- The exercise -
Return the material below word for word, with every line kept as it is.

- Information provided -
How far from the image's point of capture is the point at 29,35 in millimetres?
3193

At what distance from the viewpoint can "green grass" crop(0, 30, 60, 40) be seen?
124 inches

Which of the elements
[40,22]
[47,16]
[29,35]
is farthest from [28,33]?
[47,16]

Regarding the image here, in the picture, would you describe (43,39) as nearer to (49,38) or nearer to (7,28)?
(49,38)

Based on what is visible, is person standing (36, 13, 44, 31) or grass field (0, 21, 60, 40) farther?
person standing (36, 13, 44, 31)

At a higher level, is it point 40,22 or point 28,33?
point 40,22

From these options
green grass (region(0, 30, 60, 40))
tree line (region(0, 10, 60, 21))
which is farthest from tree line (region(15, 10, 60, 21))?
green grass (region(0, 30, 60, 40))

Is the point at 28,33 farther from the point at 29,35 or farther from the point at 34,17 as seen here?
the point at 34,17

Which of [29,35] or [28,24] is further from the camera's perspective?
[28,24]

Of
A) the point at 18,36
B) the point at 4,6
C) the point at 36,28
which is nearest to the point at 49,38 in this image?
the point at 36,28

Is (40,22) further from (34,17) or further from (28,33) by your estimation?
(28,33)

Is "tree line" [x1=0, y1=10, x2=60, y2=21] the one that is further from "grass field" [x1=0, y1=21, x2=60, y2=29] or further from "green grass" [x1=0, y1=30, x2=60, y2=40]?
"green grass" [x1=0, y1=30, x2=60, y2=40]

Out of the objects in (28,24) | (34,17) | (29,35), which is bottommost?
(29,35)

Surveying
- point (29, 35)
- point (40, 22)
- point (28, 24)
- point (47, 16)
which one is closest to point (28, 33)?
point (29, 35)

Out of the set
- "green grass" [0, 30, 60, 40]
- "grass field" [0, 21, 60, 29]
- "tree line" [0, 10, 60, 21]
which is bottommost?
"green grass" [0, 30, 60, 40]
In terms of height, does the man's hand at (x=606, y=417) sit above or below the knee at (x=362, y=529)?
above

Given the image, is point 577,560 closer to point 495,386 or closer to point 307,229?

- Task response -
How far from the image's point of capture is the point at 29,35 in millimetres?
3193

At what distance from the viewpoint can "green grass" crop(0, 30, 60, 40) be seen?
124 inches

Which of the elements
[40,22]
[47,16]
[29,35]
is farthest from [28,33]?
[47,16]

Regarding the image here, in the picture, would you describe (43,39) as nearer to (49,38) or nearer to (7,28)?
(49,38)

Based on what is visible, is person standing (36, 13, 44, 31) or grass field (0, 21, 60, 40) farther?
person standing (36, 13, 44, 31)

At a higher level, is it point 40,22 or point 28,33?
point 40,22

From these options
green grass (region(0, 30, 60, 40))
tree line (region(0, 10, 60, 21))
which is farthest from tree line (region(15, 10, 60, 21))?
green grass (region(0, 30, 60, 40))

Is the point at 28,33 farther from the point at 29,35 or farther from the point at 34,17 as seen here?
the point at 34,17

Which of [29,35] or [28,24] is further from the camera's perspective?
[28,24]

Of
A) the point at 18,36
B) the point at 4,6
C) the point at 36,28
which is nearest to the point at 49,38 in this image?
the point at 36,28

Is (40,22) further from (34,17) or further from (28,33) by your estimation?
(28,33)

Is "tree line" [x1=0, y1=10, x2=60, y2=21] the one that is further from "grass field" [x1=0, y1=21, x2=60, y2=29] or further from "green grass" [x1=0, y1=30, x2=60, y2=40]?
"green grass" [x1=0, y1=30, x2=60, y2=40]

Out of the objects in (28,24) | (34,17) | (29,35), which is bottommost?
(29,35)

Surveying
- point (29, 35)
- point (40, 22)
- point (28, 24)
- point (47, 16)
which one is closest to point (28, 33)?
point (29, 35)

Out of the set
- "green grass" [0, 30, 60, 40]
- "grass field" [0, 21, 60, 29]
- "tree line" [0, 10, 60, 21]
which is bottommost?
"green grass" [0, 30, 60, 40]
In terms of height, does the man's hand at (x=606, y=417) sit above or below the knee at (x=362, y=529)?
above

Given the image, is point 577,560 closer to point 495,386 or closer to point 307,229?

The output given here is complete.